---- TEXT

The Detroit Pistons are moving to Detroit for the 2017–2018 season, according to multiple local media reports. It will be the first full season since 1977 that the three-time NBA champions will play within city limits.

The Pistons moved out to the Pontiac Silverdome in 1978; before, then-owner Bill Davidson paid for and built their own arena ("The Palace of Auburn Hills") in 1988. Auburn Hills is about 35 miles north of the city.

Should all go according to plan, 2017 will be the first time since 1974 that all four major professional sports teams will play in Detroit. Let's take a look at what those franchises, and the city itself, looked like 42 years ago...

The City

  • Detroit's population was about 1.5 million, about 54 percent of whom were white. The city's population as of the 2010 census was about 713,000, 83 percent of whom were black.

--------
---- LISTED RECORDS

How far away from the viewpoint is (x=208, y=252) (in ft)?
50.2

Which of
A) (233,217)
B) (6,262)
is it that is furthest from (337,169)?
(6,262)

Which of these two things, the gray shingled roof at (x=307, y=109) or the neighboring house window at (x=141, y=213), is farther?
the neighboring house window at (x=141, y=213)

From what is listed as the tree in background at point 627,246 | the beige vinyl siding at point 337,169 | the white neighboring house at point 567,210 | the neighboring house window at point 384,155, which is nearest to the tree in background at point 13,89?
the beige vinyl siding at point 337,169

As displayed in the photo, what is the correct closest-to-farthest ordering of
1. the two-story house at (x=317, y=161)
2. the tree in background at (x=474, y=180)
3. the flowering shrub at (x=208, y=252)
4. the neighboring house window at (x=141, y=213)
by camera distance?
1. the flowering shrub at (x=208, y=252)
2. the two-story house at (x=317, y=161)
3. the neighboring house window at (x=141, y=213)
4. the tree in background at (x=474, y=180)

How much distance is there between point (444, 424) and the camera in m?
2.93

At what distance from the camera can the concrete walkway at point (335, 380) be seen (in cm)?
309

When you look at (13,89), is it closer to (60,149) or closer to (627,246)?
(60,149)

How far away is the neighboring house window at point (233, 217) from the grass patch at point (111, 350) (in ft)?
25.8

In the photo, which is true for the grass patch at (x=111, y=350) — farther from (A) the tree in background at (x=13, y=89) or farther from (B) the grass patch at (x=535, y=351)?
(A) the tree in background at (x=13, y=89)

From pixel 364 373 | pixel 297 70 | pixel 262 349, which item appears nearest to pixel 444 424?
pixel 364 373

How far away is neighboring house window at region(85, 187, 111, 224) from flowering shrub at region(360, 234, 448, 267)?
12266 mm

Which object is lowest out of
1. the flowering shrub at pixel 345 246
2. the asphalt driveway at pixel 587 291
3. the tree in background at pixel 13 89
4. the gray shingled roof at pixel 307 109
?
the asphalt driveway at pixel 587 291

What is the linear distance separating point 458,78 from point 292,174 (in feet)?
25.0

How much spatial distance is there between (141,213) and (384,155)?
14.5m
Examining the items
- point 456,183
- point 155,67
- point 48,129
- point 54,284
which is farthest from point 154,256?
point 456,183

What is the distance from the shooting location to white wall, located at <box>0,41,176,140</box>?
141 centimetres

--------

SHORT PROBLEM A: Translate this sentence from the Pistons article into Spanish: "Auburn Hills is about 35 miles north of the city."
SHORT PROBLEM B: Repeat the Pistons article word for word, starting with "The Pistons moved" and going on through "of the city.".
Use only the Pistons article, not the items.

CORRECT ANSWER A: Auburn Hills está a unas 35 millas al norte de la ciudad.

CORRECT ANSWER B:
The Pistons moved out to the Pontiac Silverdome in 1978; before, then-owner Bill Davidson paid for and built their own arena ("The Palace of Auburn Hills") in 1988. Auburn Hills is about 35 miles north of the city.